Write out the passage from the post on county government below, starting at "LOCAL GOVERNMENT ACCOUNTABILITY" and ending at "in their domain.", word for word.

● Extracted text
···
Showing posts with label County Government. Show all posts
Showing posts with label County Government. Show all posts

Monday, June 10, 2019

LOCAL GOVERNMENT ACCOUNTABILITY

CONSTITUTING AMERICA” SERIES ON LOCAL GOVERNMENT

America’s 3,034 counties are the backbone of local government and form the core of our civic culture. 

Counties are embedded in each state’s constitution and given explicit governing roles and responsibilities.  They arose during the Middle Ages as the domain of a Count or vassal serving a monarch, thus the name.  When the Normans conquered England, they supplanted the local Saxon shires, governed by chieftains, with “contés”, governed by agents of the Crown.

The core activities of counties have seen little change since Counts were given responsibility for maintaining law and order, providing for local roads, and arbitrating disputes, in their domain.
···
● Provided data
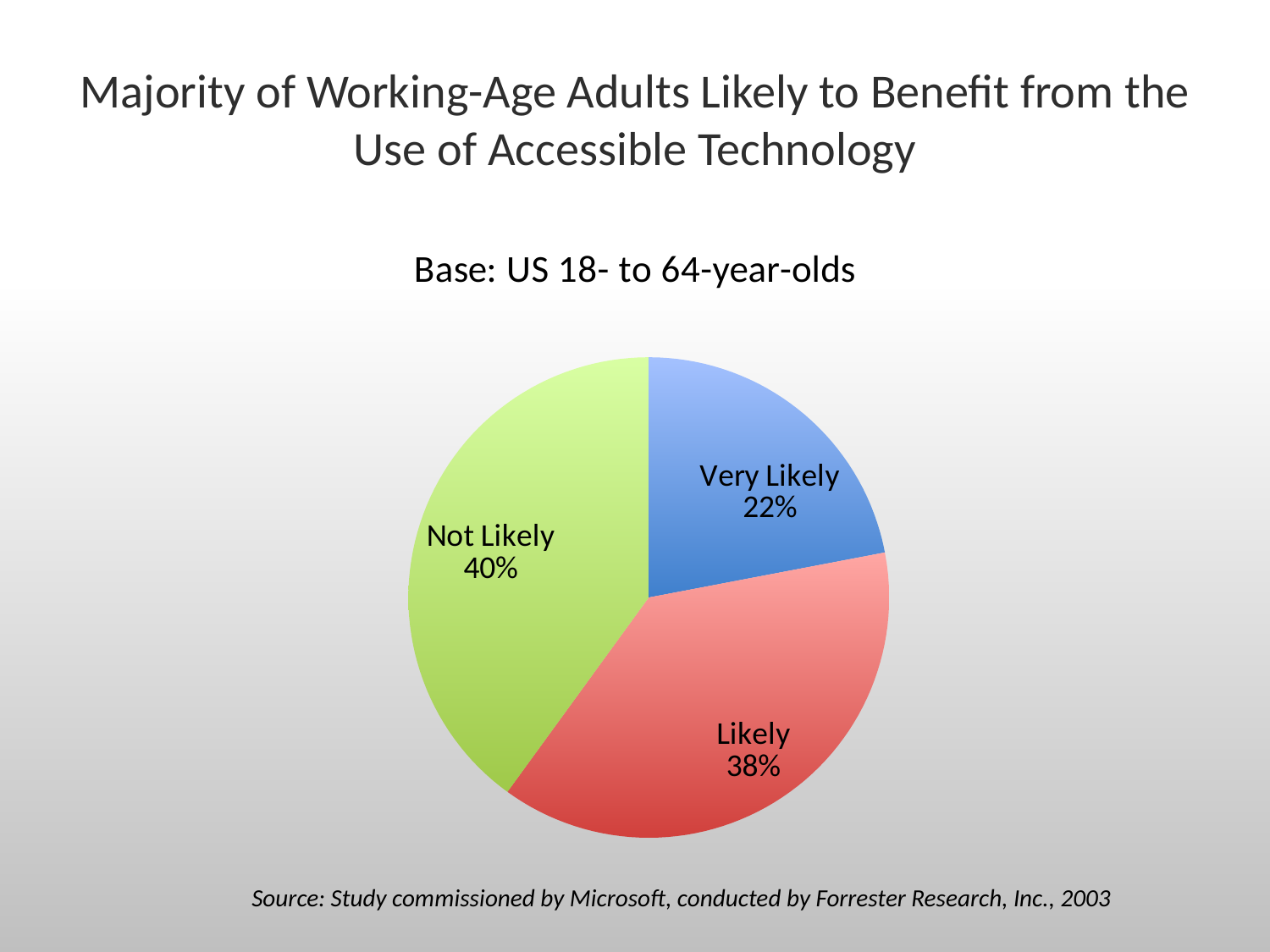
How many slices does the pie chart have? 3 What is the difference in percentage points between the "Not Likely" and "Very Likely" slices? 18 What percentage of the pie is labelled "Likely"? 38% What base population is stated above the chart? US 18- to 64-year-olds What kind of chart is shown on the slide? Pie chart Which slice is larger, "Likely" or "Very Likely"? Likely Which slice of the pie is the smallest? Very Likely What is the combined percentage of the "Very Likely" and "Likely" slices? 60% What percentage of the pie is labelled "Very Likely"? 22% Which slice of the pie is the largest? Not Likely What percentage of the pie is labelled "Not Likely"? 40% What is the difference in percentage points between the "Likely" and "Very Likely" slices? 16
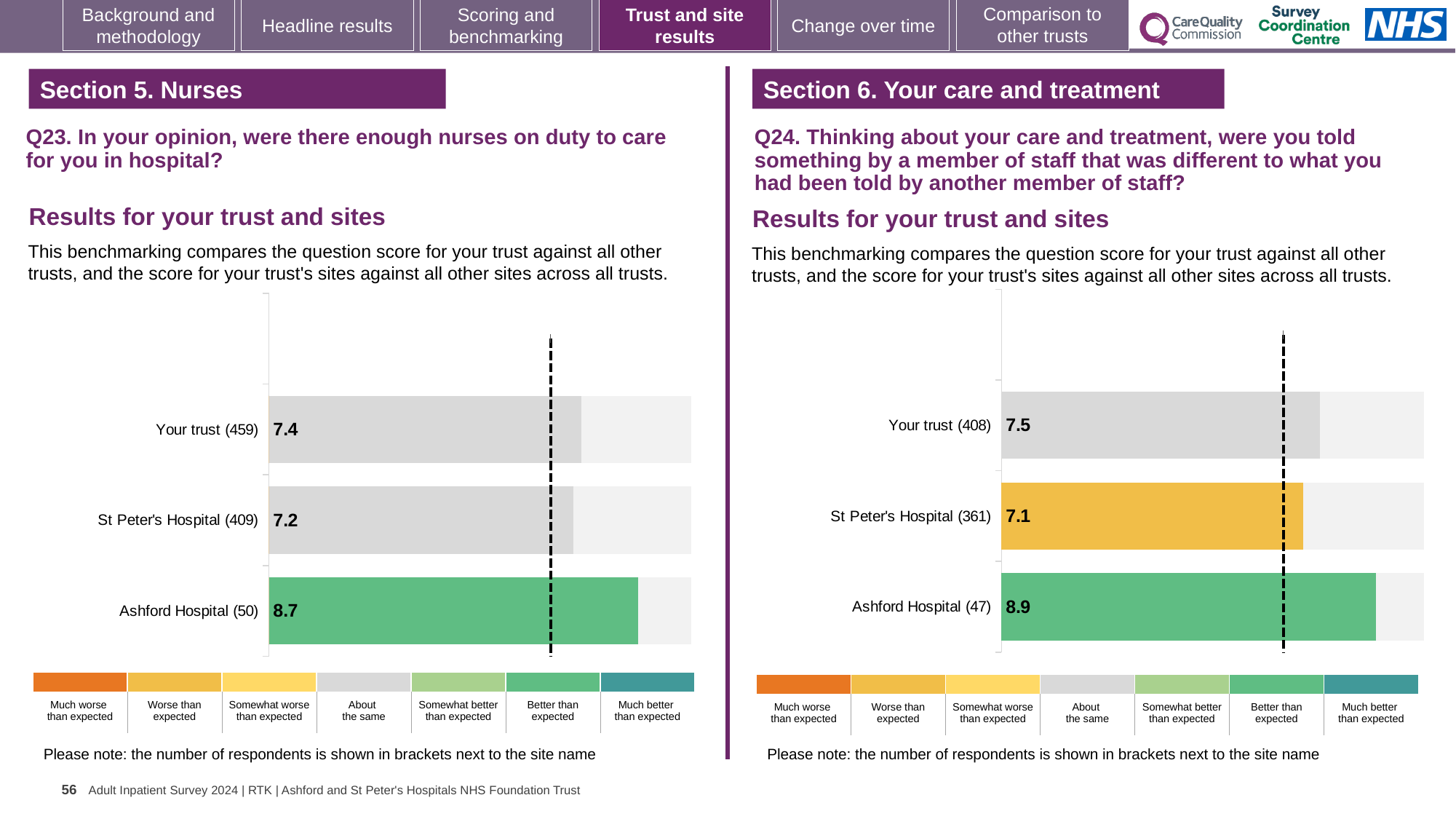
What type of chart is used for the Q24 results (right)? Bar chart On the Q23 chart (left), which site or trust has the lowest score? St Peter's Hospital (409) On the Q24 chart (right), what is the score for St Peter's Hospital (361)? 7.1 On the Q23 chart (left), what is the score for Ashford Hospital (50)? 8.7 On the Q24 chart (right), what is the difference between the scores for Your trust (408) and St Peter's Hospital (361)? 0.4 On the Q23 chart (left), what is the score for Your trust (459)? 7.4 How many bars are shown on the Q23 chart (left)? 3 On the Q24 chart (right), which has the larger score, Your trust (408) or Ashford Hospital (47)? Ashford Hospital (47) On the Q24 chart (right), which site or trust has the highest score? Ashford Hospital (47) On the Q24 chart (right), what is the score for Ashford Hospital (47)? 8.9 On the Q23 chart (left), which site or trust has the highest score? Ashford Hospital (50) On the Q23 chart (left), what is the difference between the scores for Ashford Hospital (50) and St Peter's Hospital (409)? 1.5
···
● Answer below
LOCAL GOVERNMENT ACCOUNTABILITY

CONSTITUTING AMERICA” SERIES ON LOCAL GOVERNMENT

America’s 3,034 counties are the backbone of local government and form the core of our civic culture. 

Counties are embedded in each state’s constitution and given explicit governing roles and responsibilities.  They arose during the Middle Ages as the domain of a Count or vassal serving a monarch, thus the name.  When the Normans conquered England, they supplanted the local Saxon shires, governed by chieftains, with “contés”, governed by agents of the Crown.

The core activities of counties have seen little change since Counts were given responsibility for maintaining law and order, providing for local roads, and arbitrating disputes, in their domain.